"D’où me viendra le secours?", interroge le psalmiste dans la Bible. Une question que l’être humain semble s’être posée de tout temps, et à laquelle les religions ont apporté des réponses diverses. Mais dans toutes ces approches, la dimension de l’altérité est déterminante. Et si la thématique du salut paraît des plus religieuses, elle reste on ne peut plus humaine, au risque de paraître terre à terre, tant le quotidien de l’être humain est empreint de ruptures existentielles et de grandes catastrophes.
"Faire son salut" reste donc une question à la fois d’actualité et problématique, en tout cas dans nos sociétés occidentales sécularisées, issues du christianisme. Dans les Églises et parmi les théologiens, le salut par les œuvres ou le salut comme grâce a largement nourri les débats. Mais la question de savoir si l’on peut se sauver soi-même ou si l’on reçoit le salut d’autrui n’agite pas que les milieux religieux.

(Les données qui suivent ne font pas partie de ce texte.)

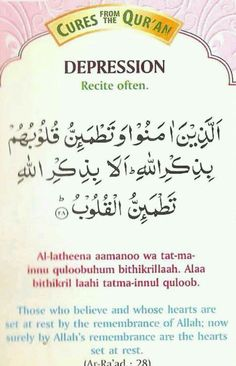 Depression And Obsession Chords Quran Quotes Inspirational, Islamic Love Quotes, Muslim Quotes, Religious Quotes, Muslim Sayings, Motivational, Duaa Islam, Islam Hadith, Allah Islam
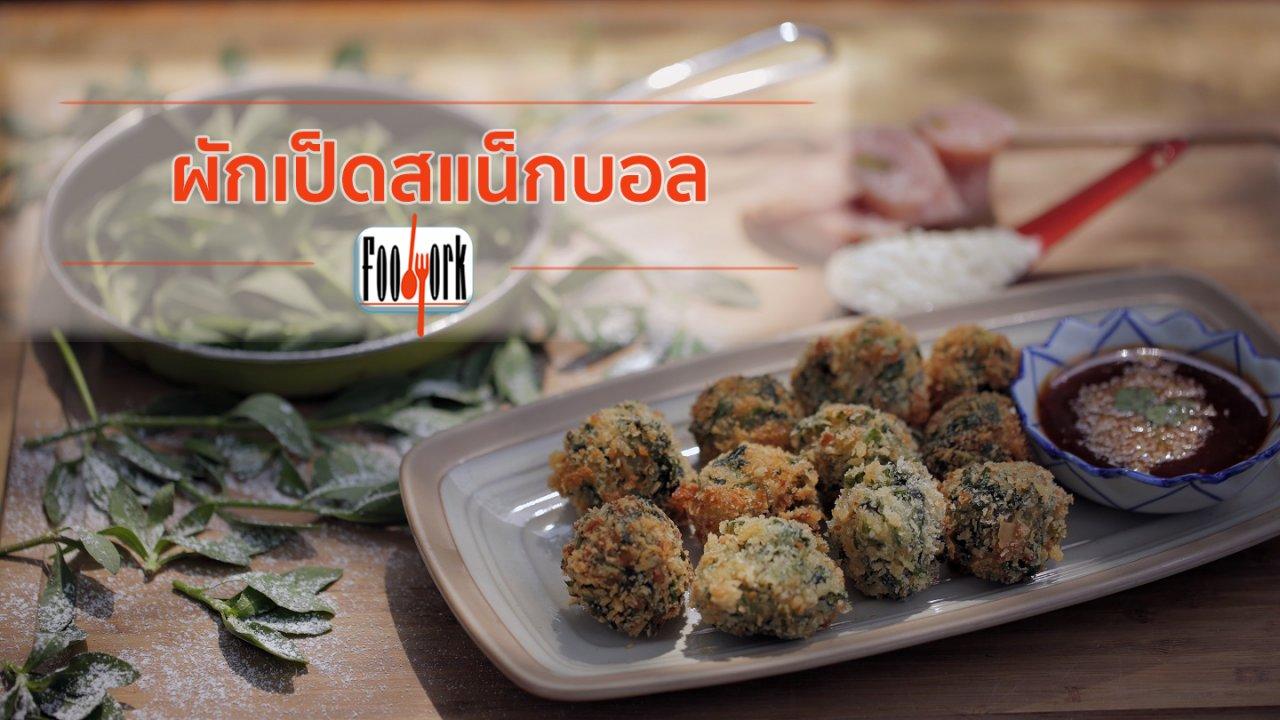 Foodwork - เมนูอาหารฟิวชัน : ผักเป็ดสแน็กบอล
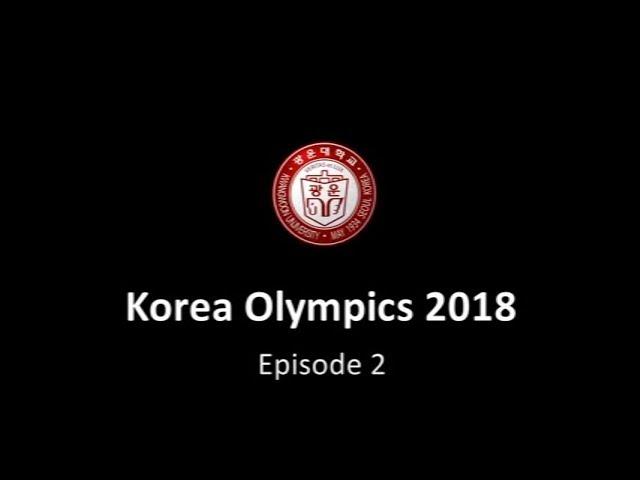 2018 Olympics 3D episode 2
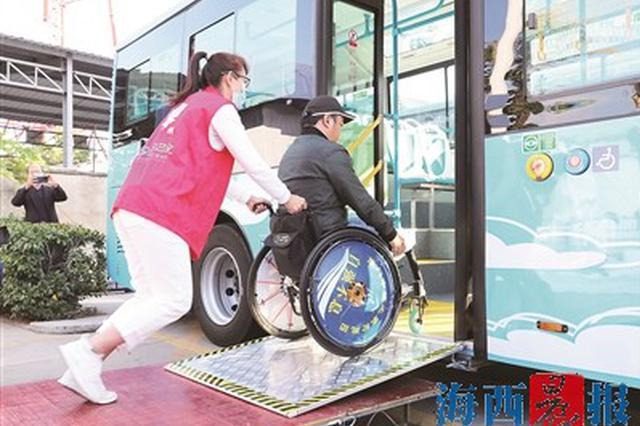 厦门20辆无障碍公交投用 投放至2路与40路
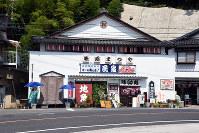 新鮮な海鮮丼を提供する食事処「まつや」=松江市美保関町で、前田葵撮影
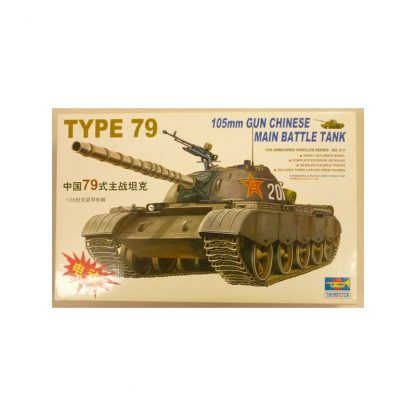 Chinese Main Battle Tank Type 79 - 105 mm Gun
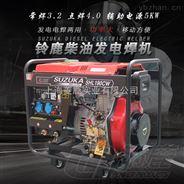 国产进口柴油发电焊一体机
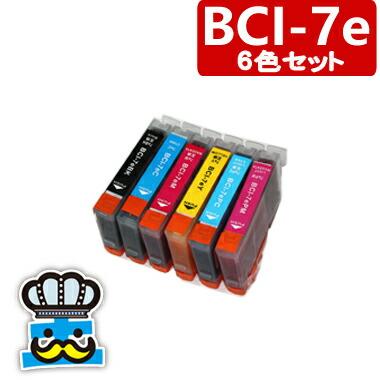プリンターインク CANON キャノン BCI-7e 対応機種: iP6700D iP6600D MP900 iP8100 iP7100 iP6100D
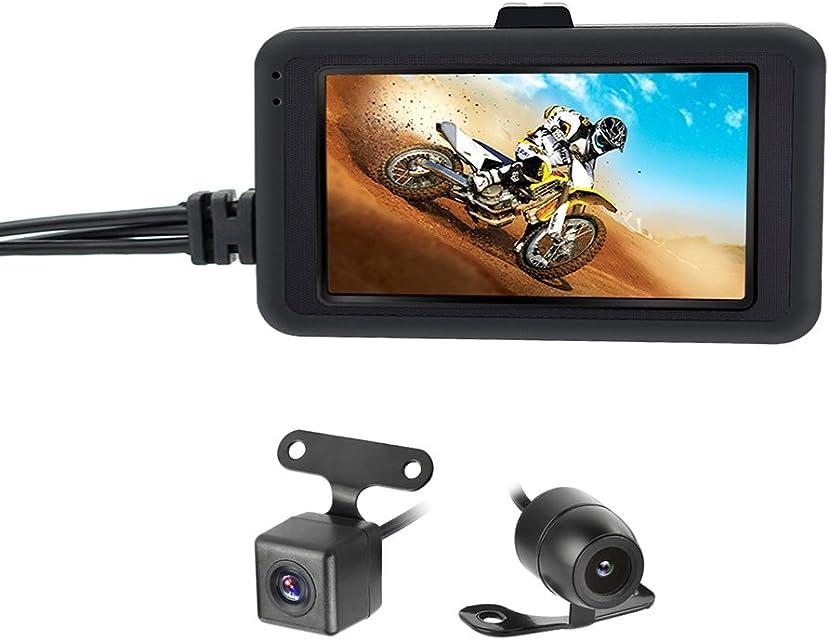 OBEST Cámara de Bicicleta Moto  Dash CAM 1080p Lente Dual Grabadora de Video Motocicleta Deportes Cámara de Acción 3 Pantalla LCD 120 Grado Ángulo Visión Nocturna
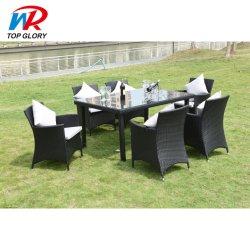 屋外レジャーパティオダイニングセットテーブル & チェア籐 ガーデン家具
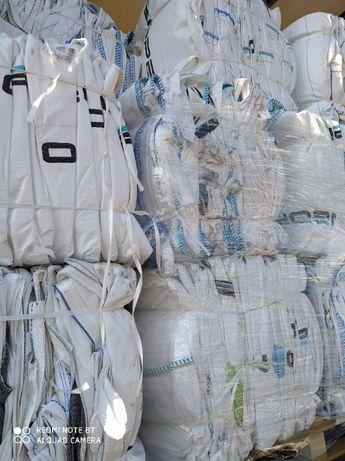 Worki Big Bag Beg 75/105/190 cm Mocny Materiał / używane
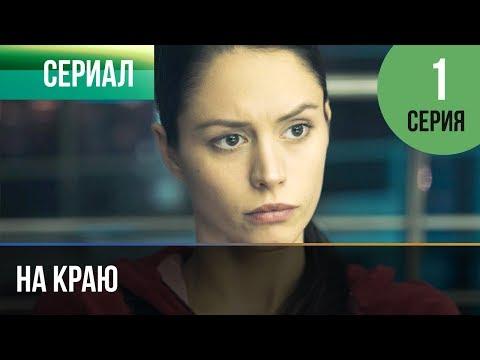 ▶️ На краю 1 серия | Премьера / 2019 / Остросюжетная драма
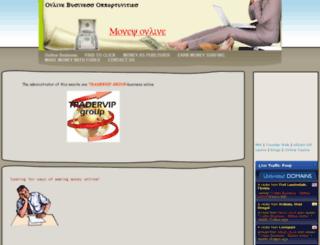 privateszone.webs.com screenshot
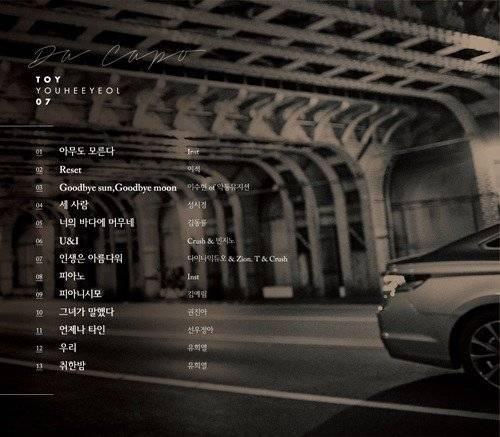 Akdong Musician (AKMU), Suhyun, Kim Ye Rim (Lim Kim), Zion.T, Yoo Hee Yeol, Toy, Dynamic Duo, Lee Juk, Sung Si Kyung, Beenzino, Crush, Kim Dong Ryul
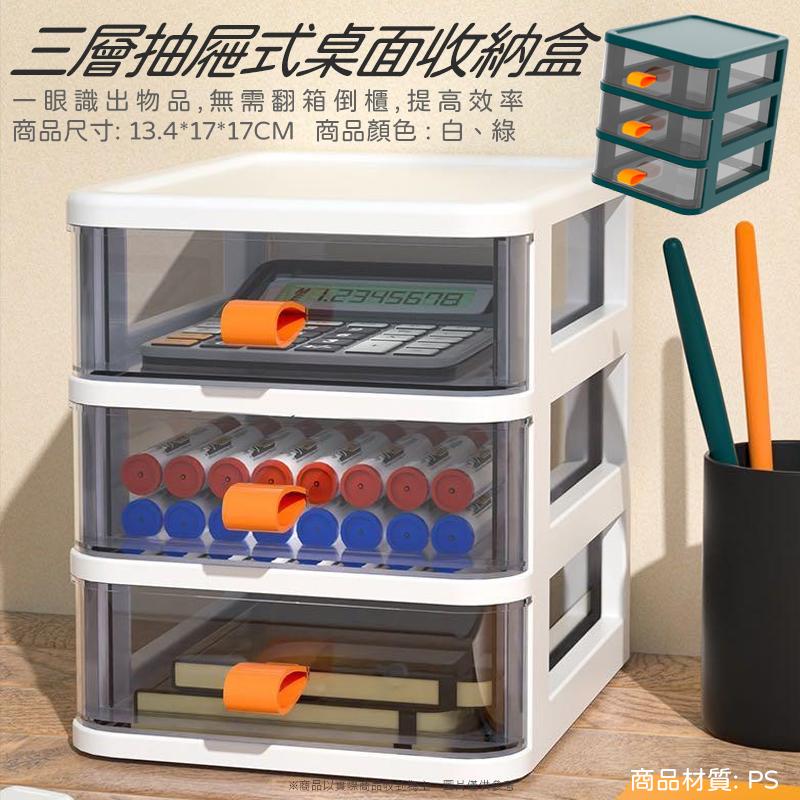 三層抽屜式桌面收納盒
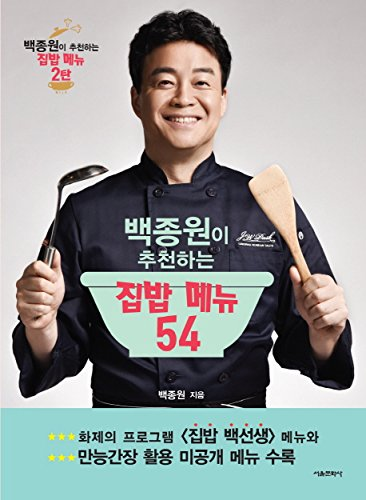 Korean Recipe for Home Meal By Baek Jong Won #54
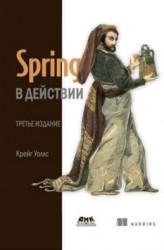 Spring в действии / 3-е изд.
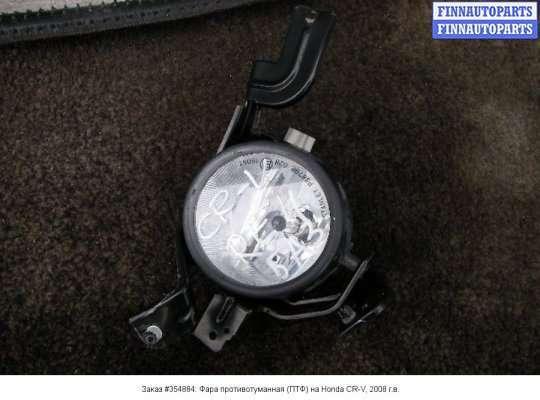 Фара противотуманная (ПТФ) на Honda CR-V II (RD_)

Jean-Paul Sartre faisait ainsi dire à l’un de ses personnages de théâtre que "l’enfer c’est les autres", pour interroger l’altérité comme condition de toute liberté, de tout salut. Dans un temps où l’individualisme et le désir de guérison semblent prédominer, il y a de quoi se demander si l’homme moderne se soustrait réellement à l’attente d’un salut ou d’un sauveur.
"A vue d’esprit" propose une semaine de réflexion sur le salut, l’altérité et l’identité, avec deux philosophes. La première, Nathalie Sarthou-Lajus, est rédactrice en chef adjointe de la revue "Études". Elle a récemment publié un ouvrage intitulé "Sauver nos vies". Un essai dans lequel elle propose une réflexion sur le salut née d’une expérience intime de rupture avec autrui. Ses ouvrages précédents s’intéressaient à la question de la dette et de la culpabilité.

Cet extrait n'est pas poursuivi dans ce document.